» **SOURCE DOCUMENT**:
= = = =

# Battlefield 2 crashes at loading screen(vista)



## punwisp (May 11, 2008)

Issues Ive seen about this had to do with a "laptop" This is about my desktop, thus a different issue.

Anyway here are my specs.

Windows Vista Home Base
manufacture: Dell
Model: Inspiration 531
Processor: AMD Athlon(tm) 64 X2 Duel Core Processor 3800+ 2.01 GHz
Memory(Ram): 1022 MB
System Type: 32-bit Operating System
Video Card: Nividia GeForce 8600GT

Battlefield 2142 works perfectly fine on my computer, on this game i played it after I installed battlefield 2(I got the collectors edition) and it worked fine(this is on SP) only it was a bit laggy/slow. Then I installed the whole thing, and i put click on the icon and it would show a loading screen, that woudl go poof then a black screen blinks up and then nothing happends.

This is what ive tried

compatibility techniques(with properties)
Couple tricks i learned online
updated direct X
updated My drivers
and some other things.

In my opinion its Vista, I don't know why it doesn't like this game... Can anyone assist me? Brand new game I got, I got tired of playing the same games over and over...

While installing only 1 error came up a few times

"Battlefield 2 was only tested on 32 bit color"\

Only error I got.
Can anyone give me a simple solution(Buying another computer isn't a solution, this is brand new.)

= = = =

» **EXCERPTED RECORDS**:
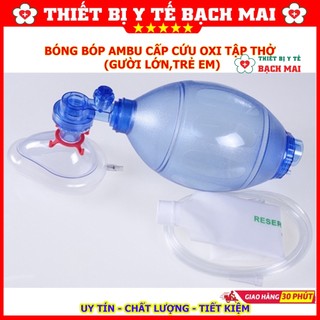 Bóng Bóp Cấp Cứu Ambu Người Lớn, Trẻ Em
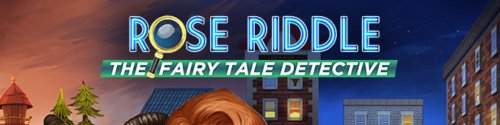 Rose Riddle Fairy Tale Detective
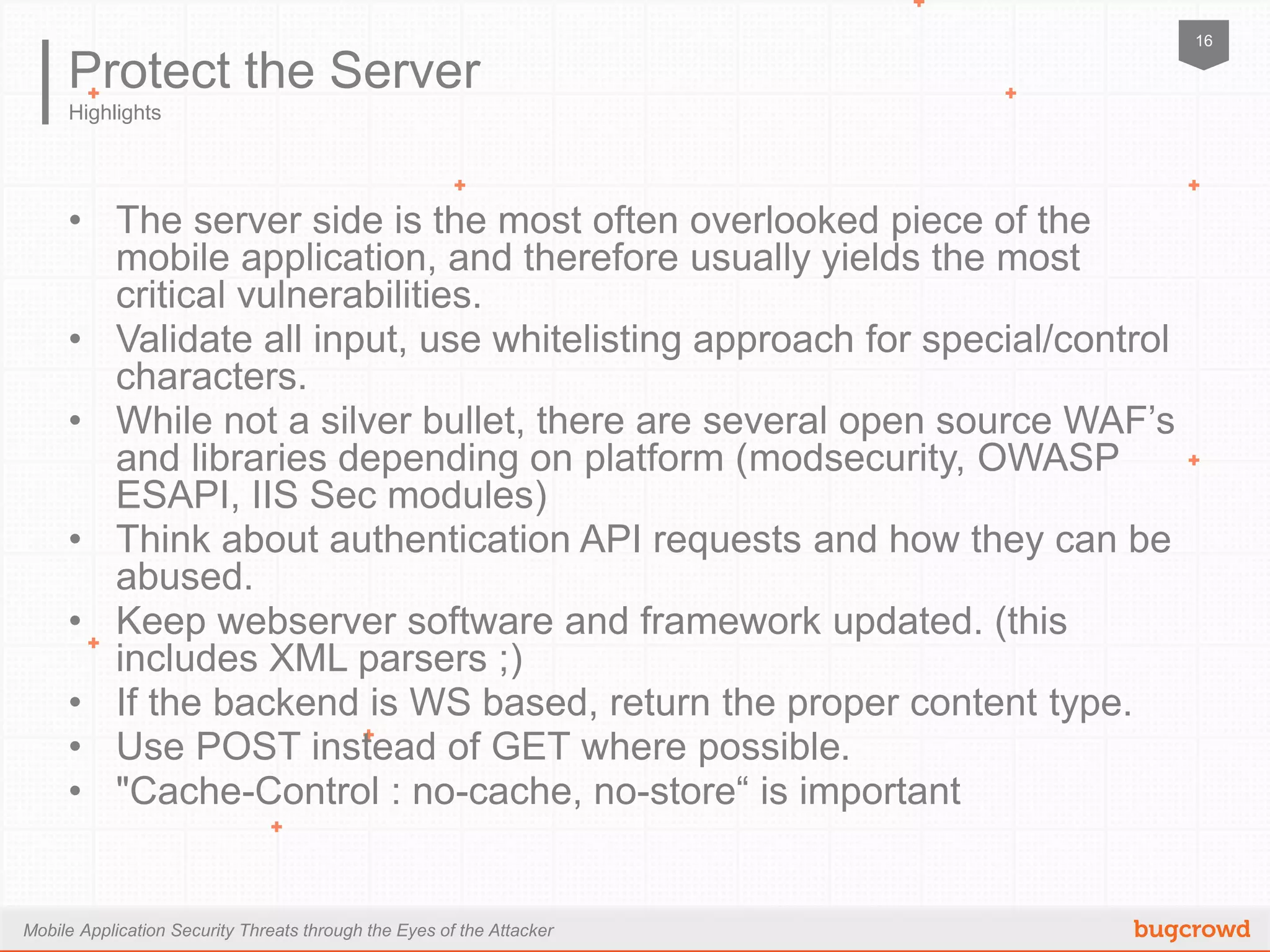 Mobile Application Security Threats through the Eyes of the Attacker
16
Highlights
Protect the Server
•  The server side is the most often overlooked piece of the mobile
application, and therefore usually yields the most critical
vulnerabilities.
•  Validate all input, use whitelisting approach for special/control
characters.
•  While not a silver bullet, there are several open source WAF’s and
libraries depending on platform (modsecurity, OWASP ESAPI, IIS Sec
modules)
•  Think about authentication API requests and how they can be
abused.
•  Keep webserver software and framework updated. (this includes XML
parsers ;)
•  If the backend is WS based, return the proper content type.
•  Use POST instead of GET where possible.
•  "Cache-Control : no-cache, no-store“ is important
 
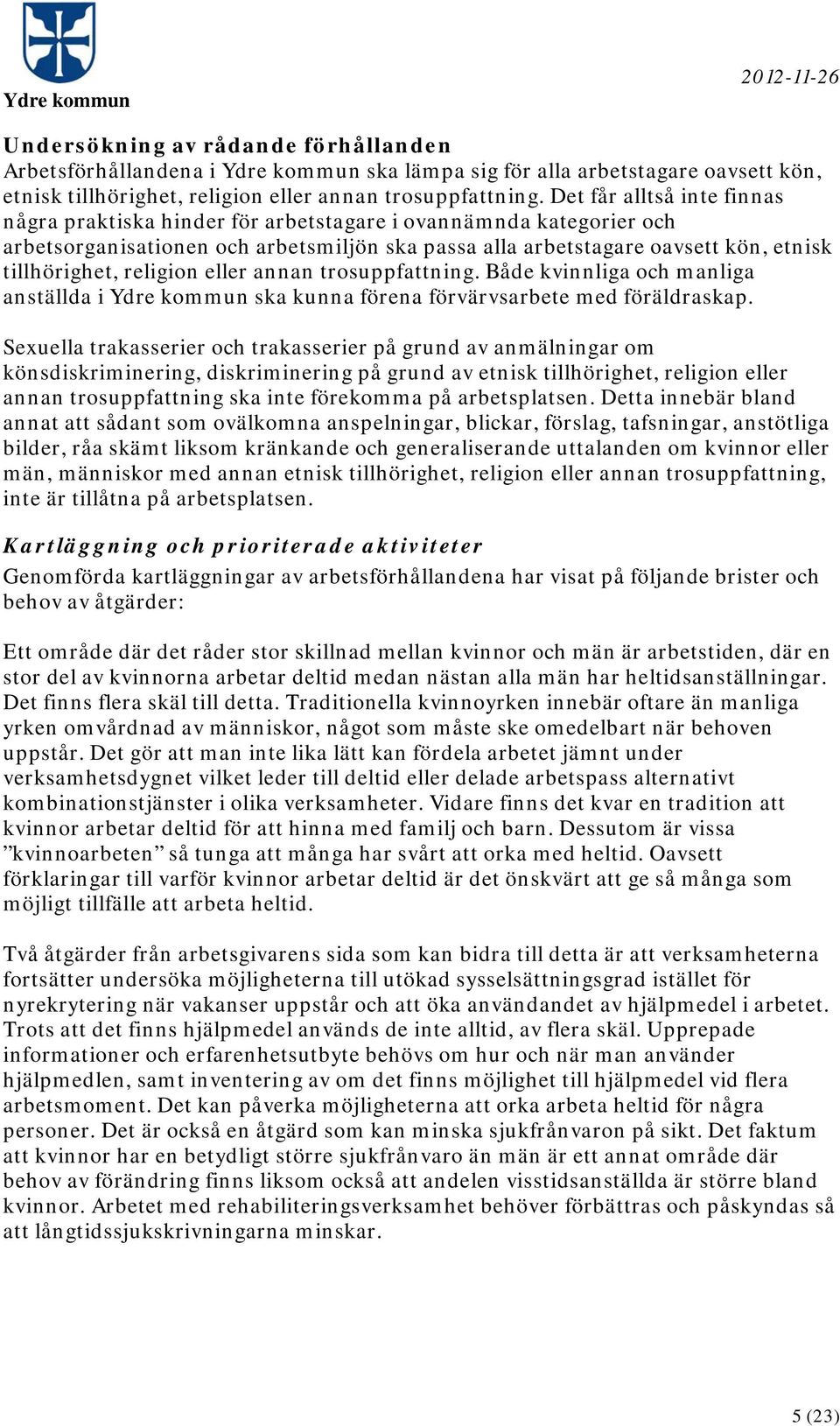 religion eller annan trosuppfattning. Både kvinnliga och manliga anställda i Ydre kommun ska kunna förena förvärvsarbete med föräldraskap.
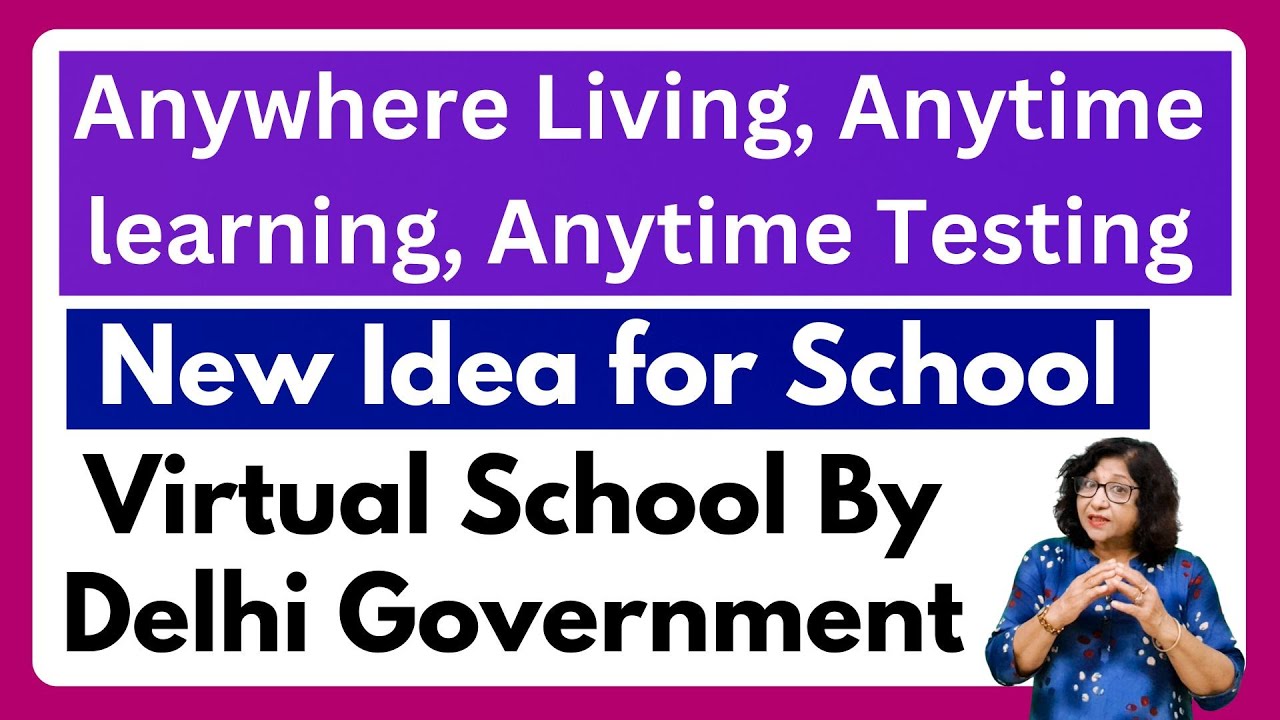 Delhi  Model Virtual School | पढ़ाई कहीं से भी, कभी भी. 45 students selected | लाखों बच्चों का फायदा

= = = =

» **EXERCISE REQUIREMENTS**:
In the Battlefield 2 forum post, why does the poster consider this crash a different issue from the ones already seen? Answer in one to three sentences.

» **WRITTEN SOLUTION**:
The issues the poster had seen about this crash involved a laptop. This one happens on the poster's desktop, so the poster treats it as a different issue.